My artistic practice within the area of scientific art
I am currently an Artist in Residence at Exeter University, College of Engineering, Maths and Physics, Fluids Laboratory. My residency is funded by the Leverhulme Trust. During the residency I am investigating artistic flow visualization, collaborating with scientists who specialize in fluid dynamics, and using equipment in the lab, including some which is purpose-built for my work. Examples of work arising from this residency can be seen in my Journal page at my website http://www.chronoscapes.com
For several years I have been working with ink in water to create vortices and surface tension-driven flow. This work came about because I was looking for different ways in which I could get ink to move by itself without my direct intervention. A moving substrate (water) met the case, and provided the basis for much experimentation, out of which came my “inksplosions”. I photograph sequences of pictures, and make movies. The nature of the process means that the images can only exist as photographs or videos. The pictures may reflect cosmic phenomena or microscopic life forms. They often have a ‘time-rich’ aspect, for instance by simultaneously showing forms at different states of development, or by containing time-lapse trails showing the pathway of the pigments as they move. My methods, particularly with the surface tension work, have been considered by many to be innovative.
In 2011, I began to work with glass and light, which I’ve called ‘lightscapes’. The work carries the same ideas as that of ink in water; here expressed in different ways. These images make use of patterns formed when light is bent as it travels through glass. I have been able to build up images of landscapes, cosmic phenomena, underwater worlds, and pure abstracts. This type of image-making has great potential - I feel there is a great deal more to do in this area.

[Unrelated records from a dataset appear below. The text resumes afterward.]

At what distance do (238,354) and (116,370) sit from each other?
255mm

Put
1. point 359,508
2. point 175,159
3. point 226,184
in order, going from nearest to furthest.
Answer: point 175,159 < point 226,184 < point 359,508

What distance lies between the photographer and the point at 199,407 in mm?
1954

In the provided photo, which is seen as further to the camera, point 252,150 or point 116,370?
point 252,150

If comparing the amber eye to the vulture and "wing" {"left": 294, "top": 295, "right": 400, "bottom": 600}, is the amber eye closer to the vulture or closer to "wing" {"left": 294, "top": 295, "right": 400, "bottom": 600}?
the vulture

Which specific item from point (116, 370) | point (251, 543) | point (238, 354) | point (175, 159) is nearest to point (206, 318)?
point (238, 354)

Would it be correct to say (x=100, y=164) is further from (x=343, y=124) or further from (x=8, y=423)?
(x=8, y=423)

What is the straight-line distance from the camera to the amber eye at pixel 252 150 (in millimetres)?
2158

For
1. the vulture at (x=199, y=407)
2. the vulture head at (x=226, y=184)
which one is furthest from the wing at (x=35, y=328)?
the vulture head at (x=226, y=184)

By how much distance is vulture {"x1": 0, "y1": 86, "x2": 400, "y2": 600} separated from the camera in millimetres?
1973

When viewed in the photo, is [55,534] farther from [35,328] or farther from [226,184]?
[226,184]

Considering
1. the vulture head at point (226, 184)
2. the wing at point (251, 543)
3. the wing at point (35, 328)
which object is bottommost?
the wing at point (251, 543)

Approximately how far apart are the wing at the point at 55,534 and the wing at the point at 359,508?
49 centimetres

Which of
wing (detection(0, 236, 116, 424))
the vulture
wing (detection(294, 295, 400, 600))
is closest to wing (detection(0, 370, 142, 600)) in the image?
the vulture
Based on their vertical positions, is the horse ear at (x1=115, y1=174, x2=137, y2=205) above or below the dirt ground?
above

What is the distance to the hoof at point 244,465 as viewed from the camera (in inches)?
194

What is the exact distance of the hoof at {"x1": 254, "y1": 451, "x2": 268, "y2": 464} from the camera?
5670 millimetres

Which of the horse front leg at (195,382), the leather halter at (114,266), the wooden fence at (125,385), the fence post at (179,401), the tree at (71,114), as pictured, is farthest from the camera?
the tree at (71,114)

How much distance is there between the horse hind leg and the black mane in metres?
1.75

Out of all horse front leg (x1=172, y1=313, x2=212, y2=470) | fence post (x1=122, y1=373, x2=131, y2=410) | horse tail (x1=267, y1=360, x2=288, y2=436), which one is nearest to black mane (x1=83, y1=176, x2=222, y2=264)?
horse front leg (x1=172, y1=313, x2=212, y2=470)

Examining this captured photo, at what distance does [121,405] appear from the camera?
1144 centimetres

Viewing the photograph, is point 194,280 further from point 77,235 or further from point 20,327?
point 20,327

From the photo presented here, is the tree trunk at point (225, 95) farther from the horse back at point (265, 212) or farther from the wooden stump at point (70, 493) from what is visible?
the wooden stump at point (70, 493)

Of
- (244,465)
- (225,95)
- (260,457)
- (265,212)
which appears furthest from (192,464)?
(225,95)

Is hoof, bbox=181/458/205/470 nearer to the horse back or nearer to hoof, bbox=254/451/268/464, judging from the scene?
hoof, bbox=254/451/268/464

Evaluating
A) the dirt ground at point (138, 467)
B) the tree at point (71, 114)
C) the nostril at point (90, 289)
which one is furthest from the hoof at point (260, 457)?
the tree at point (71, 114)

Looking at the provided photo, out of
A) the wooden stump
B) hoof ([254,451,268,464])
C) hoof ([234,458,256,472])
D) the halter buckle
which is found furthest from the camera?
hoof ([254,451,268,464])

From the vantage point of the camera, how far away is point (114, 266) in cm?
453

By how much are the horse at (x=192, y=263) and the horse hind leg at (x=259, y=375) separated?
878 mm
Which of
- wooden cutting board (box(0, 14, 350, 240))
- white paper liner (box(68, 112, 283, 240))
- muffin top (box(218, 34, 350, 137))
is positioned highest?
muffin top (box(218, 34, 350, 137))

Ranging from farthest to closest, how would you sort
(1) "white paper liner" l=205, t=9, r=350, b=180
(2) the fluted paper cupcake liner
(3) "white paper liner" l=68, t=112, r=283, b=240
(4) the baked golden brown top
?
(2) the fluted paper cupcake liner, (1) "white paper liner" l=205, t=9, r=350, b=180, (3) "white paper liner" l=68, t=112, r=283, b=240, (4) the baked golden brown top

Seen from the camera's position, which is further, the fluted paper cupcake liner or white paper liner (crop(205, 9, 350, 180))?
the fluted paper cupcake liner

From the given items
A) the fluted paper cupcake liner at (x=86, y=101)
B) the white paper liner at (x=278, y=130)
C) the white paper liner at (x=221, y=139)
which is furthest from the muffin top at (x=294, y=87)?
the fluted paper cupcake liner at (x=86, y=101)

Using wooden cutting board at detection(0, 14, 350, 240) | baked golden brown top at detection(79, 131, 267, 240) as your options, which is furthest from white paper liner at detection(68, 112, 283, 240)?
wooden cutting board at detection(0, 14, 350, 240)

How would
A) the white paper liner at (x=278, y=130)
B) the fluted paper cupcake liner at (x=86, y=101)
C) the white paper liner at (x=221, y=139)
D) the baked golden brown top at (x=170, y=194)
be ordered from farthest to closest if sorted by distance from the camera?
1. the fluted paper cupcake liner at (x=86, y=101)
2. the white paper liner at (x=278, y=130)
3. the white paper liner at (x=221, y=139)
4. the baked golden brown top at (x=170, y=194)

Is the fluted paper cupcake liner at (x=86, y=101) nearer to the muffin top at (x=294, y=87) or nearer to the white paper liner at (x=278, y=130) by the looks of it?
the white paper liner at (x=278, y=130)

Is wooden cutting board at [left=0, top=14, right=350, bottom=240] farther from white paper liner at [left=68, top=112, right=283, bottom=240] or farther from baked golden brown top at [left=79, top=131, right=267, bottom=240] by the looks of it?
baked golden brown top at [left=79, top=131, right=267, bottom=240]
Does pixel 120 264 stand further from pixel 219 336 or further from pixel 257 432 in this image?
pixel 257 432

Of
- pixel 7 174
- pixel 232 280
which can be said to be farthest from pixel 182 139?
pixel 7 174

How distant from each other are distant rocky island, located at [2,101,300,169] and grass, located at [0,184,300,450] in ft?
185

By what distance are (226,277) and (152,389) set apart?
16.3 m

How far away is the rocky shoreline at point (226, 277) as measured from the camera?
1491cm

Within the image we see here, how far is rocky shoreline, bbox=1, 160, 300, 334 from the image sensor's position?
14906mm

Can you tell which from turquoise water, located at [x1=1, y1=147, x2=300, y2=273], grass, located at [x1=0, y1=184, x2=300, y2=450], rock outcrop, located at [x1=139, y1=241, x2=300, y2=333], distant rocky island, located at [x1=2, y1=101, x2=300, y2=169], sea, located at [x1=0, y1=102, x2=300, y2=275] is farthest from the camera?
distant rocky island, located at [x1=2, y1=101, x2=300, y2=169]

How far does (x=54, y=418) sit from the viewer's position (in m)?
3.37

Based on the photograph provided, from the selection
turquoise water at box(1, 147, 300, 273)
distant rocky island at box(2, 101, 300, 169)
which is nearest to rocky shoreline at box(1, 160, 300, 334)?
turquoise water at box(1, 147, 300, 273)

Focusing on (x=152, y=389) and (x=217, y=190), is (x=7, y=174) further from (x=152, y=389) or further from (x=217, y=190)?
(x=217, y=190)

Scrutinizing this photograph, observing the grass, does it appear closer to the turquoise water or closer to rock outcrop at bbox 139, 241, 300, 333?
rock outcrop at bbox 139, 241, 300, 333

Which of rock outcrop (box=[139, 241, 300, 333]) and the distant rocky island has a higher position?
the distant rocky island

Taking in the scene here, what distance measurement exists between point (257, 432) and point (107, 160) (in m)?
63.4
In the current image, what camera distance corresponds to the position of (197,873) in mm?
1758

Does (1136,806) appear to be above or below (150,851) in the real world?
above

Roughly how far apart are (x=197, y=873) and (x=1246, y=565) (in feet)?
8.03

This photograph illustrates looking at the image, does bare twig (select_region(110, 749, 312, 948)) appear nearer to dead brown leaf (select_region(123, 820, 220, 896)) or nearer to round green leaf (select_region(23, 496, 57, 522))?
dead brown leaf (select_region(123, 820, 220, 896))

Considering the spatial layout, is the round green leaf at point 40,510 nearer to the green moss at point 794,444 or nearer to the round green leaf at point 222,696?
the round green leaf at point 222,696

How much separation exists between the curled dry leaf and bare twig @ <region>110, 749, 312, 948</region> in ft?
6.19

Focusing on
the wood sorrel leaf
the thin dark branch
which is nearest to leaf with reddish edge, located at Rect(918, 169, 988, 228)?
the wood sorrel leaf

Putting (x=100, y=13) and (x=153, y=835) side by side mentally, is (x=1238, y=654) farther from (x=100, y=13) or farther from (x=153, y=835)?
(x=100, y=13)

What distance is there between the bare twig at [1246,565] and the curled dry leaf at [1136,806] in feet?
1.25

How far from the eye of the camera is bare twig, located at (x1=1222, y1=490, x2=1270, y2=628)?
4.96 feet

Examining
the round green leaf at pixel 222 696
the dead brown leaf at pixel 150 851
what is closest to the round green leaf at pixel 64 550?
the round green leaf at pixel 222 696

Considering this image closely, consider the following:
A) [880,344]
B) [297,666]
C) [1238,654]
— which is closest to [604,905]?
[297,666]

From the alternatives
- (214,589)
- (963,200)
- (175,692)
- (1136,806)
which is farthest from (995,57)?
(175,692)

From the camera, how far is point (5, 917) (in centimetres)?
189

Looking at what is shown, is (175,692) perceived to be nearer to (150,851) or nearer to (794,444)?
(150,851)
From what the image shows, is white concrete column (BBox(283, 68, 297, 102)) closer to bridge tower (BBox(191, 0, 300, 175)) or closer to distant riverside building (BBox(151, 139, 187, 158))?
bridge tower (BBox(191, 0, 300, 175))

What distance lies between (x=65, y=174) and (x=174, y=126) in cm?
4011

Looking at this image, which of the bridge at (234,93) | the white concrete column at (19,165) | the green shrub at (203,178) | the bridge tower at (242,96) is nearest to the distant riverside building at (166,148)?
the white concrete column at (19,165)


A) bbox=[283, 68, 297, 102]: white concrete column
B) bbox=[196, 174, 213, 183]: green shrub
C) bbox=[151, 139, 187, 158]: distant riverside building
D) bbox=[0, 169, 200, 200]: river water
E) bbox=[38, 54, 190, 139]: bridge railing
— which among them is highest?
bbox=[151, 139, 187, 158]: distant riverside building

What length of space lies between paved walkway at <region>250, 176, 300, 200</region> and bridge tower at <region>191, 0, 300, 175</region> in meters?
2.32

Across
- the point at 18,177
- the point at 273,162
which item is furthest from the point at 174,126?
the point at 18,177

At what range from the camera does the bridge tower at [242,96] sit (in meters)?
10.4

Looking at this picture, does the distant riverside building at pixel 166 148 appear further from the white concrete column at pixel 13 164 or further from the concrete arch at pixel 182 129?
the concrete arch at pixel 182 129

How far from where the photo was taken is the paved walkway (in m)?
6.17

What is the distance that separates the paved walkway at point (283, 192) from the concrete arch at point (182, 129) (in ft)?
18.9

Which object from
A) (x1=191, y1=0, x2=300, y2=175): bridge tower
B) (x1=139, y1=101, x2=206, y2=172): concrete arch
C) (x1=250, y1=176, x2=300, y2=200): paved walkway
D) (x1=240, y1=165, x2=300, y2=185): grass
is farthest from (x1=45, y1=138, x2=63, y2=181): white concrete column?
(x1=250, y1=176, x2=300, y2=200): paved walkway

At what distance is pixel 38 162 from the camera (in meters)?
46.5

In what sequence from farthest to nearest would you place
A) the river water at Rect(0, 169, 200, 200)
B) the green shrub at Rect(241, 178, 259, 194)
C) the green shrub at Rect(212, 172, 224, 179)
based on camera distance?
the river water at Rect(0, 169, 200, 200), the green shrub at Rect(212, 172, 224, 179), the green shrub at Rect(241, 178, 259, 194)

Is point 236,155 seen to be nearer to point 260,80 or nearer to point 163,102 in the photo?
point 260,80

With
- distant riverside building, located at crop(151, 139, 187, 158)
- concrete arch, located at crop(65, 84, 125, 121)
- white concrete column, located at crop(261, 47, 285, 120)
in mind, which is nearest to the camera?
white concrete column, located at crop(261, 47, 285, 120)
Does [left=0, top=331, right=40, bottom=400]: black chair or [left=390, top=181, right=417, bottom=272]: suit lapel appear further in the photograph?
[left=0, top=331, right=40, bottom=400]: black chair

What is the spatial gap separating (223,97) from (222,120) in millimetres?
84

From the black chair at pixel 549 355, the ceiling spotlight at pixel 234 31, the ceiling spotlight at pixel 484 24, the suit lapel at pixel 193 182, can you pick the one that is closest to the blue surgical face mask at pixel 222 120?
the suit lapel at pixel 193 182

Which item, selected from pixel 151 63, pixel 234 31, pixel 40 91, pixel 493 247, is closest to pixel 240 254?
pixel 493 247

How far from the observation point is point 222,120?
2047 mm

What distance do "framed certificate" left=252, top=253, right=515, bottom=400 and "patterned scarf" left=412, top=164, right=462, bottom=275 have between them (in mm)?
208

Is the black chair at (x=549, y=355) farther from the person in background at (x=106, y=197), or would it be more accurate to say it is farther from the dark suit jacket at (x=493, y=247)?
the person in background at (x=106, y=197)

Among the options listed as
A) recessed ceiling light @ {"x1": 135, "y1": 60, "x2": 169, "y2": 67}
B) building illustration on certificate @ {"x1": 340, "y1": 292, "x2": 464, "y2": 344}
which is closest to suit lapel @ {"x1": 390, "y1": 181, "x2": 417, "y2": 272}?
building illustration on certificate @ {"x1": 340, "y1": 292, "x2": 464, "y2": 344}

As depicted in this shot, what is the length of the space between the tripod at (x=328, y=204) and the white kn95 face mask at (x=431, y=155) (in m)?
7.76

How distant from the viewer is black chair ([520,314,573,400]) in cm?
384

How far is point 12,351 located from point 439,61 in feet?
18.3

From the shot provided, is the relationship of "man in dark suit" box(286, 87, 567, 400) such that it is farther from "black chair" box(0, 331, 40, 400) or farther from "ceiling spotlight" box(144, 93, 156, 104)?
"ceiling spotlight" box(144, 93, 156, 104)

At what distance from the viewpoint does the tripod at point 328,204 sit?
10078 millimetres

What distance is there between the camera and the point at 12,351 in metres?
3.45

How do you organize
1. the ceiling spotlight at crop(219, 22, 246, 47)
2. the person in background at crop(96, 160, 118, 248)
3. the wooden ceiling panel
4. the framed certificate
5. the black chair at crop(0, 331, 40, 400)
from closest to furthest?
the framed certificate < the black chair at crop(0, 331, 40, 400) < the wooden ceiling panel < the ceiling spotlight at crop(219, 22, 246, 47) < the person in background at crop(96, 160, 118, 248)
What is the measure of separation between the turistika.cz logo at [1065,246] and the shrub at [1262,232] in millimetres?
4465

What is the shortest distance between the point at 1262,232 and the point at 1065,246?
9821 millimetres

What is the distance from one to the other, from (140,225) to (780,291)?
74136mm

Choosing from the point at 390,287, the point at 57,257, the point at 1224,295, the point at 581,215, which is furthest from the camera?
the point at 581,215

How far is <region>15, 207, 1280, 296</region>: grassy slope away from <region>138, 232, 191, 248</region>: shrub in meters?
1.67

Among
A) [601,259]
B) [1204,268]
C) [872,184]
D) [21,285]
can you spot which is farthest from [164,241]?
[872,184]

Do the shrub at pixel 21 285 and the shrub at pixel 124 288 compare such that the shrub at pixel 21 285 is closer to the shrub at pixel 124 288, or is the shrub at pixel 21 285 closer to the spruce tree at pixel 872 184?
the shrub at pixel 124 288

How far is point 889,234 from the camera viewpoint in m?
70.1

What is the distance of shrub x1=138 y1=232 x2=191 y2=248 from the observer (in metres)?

In September 2011 I took up a new post as an Artist in Residence at Exeter University, funded by the Leverhulme Trust. My work there, which takes place in the Fluids Laboratory, has taken unexpected new directions. For example, I have been creating for my first time soap films on equipment that has been specially made for me. I am also collaborating with scientists and others within the University to produce new artworks.
Philosophy and aims
I think of myself as a catalyst for nature, and use natural processes to produce images which reflect natural phenomena. The resulting pictures reflect natural processes which we see around us. I use a variety of different media; for example ink on paper, ink in water, soap film, and light on glass. The same artistic concerns express themselves across the different media which I use.
Ambiguity is a feature of all of my pictures, and the viewer’s imaginative contribution completes the creative process. I always welcome new interpretations of my images, and many examples of these new ideas (often quite different from my own) can be found on my Flickr photostream.
I believe my pictures of fluid flow and light appeal to aspects of our existence which lie 'deep down' within us, beyond words. Revealing these deep natural forces is my aim - the processes of nature itself, and how transformation is such a key aspect of such processes - things we may understand intuitively without cerebration. My guiding principle has always been that nature is the best artist, and my aim is always to reveal its unsurpassed beauty and variety. Furthermore, through visual metaphor, many of life’s questions can be discovered, explored, and sometimes answered. My ongoing process of discovery is what I like to share with the rest of the world.